**Text provided:**
○ ○ ○
If your W really loves you, there's a chance that it could be a proper motivator. If she doesn't well...then at least you'll know.


----------



## arbitrator (Feb 13, 2012)

*Totally unbekownst to me, my rich skanky XW was actively banging two of her long-ago BF's on her multiple out-of-town trips. She then asked me for a "trial separation," I theorize, primarily to take me out of the loop of knowledge, and to likely host reciprocal "home games" for these guys, on her own home playing-floor, and right there in our very own bed!*


----------



## Nikita2270 (Mar 22, 2014)

I started fantasizing about being single every day.

At first, I was petrified. The idea of risking losing custody of my children, moving from the home we had built, not having enough money to support myself, having to separate all the things we had acquired, family court, etc.....

But over time, the fear became less important than the idea of being free at any cost until eventually not waking up miserable and wasting my life with the wrong person was worth the risks I had to take. I got to the point where I knew I would fight to the death for my children but I truly didn't give a crap if I lost everything else. And I knew it was the right thing to do not only for myself but definitely for my children. No child wants to live in a broken home with miserable parents.

Its hard to remember being afraid now. I don't miss the old house that I had to clean endlessly at all...I like my new small one. I don't miss the money...I make my own. I am a better mother to my children and truly enjoy my life with them now.

There comes a time when you stop dreaming and hoping for things because you know that you'll never achieve them with the person you're with. When you get to that point, its time to move on. You only get one life and its way to short to spend it having your energy sucked away by someone who really doesn't put you first.


----------
○ ○ ○
**Directions for this task:** Retype the thread on leaving a marriage word for word, everything from "Its hard to" down to "put you first.".
○ ○ ○
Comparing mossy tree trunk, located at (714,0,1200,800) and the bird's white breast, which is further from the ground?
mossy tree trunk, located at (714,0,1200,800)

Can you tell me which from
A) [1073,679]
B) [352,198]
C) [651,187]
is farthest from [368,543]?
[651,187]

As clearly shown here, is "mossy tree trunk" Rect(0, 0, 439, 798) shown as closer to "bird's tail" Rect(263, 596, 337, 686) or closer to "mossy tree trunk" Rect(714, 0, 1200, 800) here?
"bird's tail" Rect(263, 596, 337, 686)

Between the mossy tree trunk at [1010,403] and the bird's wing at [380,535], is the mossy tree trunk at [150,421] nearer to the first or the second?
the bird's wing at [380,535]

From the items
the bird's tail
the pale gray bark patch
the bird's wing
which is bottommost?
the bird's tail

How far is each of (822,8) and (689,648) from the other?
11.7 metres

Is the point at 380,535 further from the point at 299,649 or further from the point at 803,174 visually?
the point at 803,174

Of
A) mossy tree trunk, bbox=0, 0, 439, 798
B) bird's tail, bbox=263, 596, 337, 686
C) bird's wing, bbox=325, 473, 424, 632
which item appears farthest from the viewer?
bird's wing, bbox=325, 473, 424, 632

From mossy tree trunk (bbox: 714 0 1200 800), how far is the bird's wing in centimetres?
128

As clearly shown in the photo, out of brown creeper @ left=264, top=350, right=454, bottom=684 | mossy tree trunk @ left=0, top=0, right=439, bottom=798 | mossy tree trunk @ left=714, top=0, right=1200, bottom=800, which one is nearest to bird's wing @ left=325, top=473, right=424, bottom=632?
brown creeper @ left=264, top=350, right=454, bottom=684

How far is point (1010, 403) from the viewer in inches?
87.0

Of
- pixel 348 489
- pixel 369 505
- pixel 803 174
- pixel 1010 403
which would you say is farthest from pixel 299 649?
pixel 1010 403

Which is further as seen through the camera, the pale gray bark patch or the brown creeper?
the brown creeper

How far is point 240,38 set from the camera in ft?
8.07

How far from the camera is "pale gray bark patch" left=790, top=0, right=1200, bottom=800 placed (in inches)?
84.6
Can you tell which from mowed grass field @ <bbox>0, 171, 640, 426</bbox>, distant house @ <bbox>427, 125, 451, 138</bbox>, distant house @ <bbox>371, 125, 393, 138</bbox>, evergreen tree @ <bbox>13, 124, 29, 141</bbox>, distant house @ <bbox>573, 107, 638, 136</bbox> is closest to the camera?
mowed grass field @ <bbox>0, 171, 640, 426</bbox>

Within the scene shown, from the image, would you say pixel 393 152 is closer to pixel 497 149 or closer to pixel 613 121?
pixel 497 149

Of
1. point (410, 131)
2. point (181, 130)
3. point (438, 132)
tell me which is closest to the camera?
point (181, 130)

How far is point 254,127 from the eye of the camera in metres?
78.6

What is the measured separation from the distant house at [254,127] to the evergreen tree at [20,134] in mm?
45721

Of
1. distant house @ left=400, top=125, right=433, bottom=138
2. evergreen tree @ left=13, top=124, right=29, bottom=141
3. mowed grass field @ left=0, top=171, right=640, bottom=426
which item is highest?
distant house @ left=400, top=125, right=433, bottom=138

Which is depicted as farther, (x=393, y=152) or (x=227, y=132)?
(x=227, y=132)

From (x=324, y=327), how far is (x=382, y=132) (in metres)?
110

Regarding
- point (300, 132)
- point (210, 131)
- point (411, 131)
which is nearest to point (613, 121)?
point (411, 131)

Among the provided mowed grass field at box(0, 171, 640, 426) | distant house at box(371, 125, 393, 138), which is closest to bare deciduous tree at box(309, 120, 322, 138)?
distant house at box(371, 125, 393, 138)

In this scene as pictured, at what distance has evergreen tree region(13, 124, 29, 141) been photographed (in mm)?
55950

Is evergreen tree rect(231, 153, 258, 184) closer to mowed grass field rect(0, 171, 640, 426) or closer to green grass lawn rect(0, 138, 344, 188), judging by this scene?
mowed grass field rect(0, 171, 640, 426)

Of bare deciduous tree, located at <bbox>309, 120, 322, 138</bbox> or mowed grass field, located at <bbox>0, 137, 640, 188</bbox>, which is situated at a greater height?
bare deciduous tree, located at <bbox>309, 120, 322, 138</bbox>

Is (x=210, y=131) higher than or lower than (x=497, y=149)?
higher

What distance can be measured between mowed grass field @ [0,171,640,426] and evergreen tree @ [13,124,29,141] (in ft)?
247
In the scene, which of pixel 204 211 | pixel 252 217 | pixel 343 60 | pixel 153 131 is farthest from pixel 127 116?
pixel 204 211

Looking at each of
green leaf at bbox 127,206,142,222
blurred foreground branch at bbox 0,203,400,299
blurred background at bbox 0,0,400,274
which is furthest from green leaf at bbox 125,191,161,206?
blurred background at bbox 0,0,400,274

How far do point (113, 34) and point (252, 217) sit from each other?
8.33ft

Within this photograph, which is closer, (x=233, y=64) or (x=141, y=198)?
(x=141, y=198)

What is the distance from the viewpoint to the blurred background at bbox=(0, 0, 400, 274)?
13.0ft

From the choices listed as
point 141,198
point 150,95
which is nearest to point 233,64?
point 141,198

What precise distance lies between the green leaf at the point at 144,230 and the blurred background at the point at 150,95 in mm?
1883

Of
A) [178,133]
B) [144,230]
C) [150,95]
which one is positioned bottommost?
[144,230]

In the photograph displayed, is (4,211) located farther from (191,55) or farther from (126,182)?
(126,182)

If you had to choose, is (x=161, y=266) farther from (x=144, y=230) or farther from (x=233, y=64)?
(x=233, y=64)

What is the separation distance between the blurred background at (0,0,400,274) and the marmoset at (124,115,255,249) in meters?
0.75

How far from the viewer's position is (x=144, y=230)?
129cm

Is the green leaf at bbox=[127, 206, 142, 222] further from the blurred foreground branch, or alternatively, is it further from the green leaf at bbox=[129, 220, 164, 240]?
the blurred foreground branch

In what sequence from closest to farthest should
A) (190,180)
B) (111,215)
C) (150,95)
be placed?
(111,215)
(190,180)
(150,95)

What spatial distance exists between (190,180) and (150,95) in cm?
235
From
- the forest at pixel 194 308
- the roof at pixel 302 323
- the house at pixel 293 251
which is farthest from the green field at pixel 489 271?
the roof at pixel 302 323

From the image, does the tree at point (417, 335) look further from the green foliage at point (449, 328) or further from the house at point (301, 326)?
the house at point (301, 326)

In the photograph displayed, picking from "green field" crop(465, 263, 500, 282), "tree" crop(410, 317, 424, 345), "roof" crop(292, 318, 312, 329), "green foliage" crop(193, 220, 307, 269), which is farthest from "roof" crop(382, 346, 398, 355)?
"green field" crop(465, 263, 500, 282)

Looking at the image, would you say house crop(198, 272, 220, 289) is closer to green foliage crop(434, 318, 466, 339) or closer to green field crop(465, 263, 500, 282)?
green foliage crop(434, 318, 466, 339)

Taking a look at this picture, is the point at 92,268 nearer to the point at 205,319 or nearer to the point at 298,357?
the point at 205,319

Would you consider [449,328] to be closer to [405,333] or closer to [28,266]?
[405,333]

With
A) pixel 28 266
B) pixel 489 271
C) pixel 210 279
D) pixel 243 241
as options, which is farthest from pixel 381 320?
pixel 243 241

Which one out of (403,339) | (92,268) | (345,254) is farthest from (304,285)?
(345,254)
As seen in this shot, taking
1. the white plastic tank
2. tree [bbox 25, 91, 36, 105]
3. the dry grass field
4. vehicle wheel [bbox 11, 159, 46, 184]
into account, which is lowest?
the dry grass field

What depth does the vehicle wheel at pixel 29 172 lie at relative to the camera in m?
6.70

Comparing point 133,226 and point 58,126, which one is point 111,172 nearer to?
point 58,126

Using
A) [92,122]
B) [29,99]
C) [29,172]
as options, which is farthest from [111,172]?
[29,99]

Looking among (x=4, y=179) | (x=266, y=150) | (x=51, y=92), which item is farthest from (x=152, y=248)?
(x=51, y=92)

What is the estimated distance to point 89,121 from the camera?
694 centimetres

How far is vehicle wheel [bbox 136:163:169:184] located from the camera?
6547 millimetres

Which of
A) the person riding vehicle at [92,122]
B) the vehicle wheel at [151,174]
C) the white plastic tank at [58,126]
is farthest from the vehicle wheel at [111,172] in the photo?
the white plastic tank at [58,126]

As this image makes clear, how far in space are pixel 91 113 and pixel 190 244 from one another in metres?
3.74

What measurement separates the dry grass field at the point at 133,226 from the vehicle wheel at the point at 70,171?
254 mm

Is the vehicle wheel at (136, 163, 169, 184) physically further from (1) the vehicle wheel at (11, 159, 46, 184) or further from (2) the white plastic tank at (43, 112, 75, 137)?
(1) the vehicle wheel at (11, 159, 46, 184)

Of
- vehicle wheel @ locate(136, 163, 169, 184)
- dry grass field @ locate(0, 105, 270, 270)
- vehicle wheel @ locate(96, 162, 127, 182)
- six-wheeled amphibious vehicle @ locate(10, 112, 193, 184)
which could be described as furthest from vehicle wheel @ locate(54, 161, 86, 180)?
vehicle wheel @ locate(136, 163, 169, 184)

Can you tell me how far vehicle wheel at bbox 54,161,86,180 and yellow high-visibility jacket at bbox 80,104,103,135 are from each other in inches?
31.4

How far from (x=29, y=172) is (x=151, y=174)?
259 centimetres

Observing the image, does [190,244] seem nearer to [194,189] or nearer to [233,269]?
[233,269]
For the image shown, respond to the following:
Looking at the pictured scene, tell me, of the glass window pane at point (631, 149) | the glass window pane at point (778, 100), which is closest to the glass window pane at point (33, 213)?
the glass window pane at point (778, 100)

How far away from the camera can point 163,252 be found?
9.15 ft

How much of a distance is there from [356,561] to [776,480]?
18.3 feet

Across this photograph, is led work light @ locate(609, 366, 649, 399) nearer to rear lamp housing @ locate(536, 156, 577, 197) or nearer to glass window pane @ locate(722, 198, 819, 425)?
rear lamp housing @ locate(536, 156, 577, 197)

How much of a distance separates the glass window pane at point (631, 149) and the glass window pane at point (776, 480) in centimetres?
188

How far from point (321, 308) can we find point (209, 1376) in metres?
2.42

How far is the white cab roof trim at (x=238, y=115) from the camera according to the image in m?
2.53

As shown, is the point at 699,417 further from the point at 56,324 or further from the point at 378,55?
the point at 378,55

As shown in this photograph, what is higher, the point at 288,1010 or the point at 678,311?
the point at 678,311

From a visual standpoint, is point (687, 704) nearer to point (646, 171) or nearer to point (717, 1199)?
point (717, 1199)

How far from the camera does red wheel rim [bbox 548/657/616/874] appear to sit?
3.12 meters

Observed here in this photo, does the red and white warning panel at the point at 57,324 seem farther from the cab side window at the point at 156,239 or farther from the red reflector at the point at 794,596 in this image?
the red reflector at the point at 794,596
○ ○ ○
**Response to this exercise:**
Its hard to remember being afraid now. I don't miss the old house that I had to clean endlessly at all...I like my new small one. I don't miss the money...I make my own. I am a better mother to my children and truly enjoy my life with them now.

There comes a time when you stop dreaming and hoping for things because you know that you'll never achieve them with the person you're with. When you get to that point, its time to move on. You only get one life and its way to short to spend it having your energy sucked away by someone who really doesn't put you first.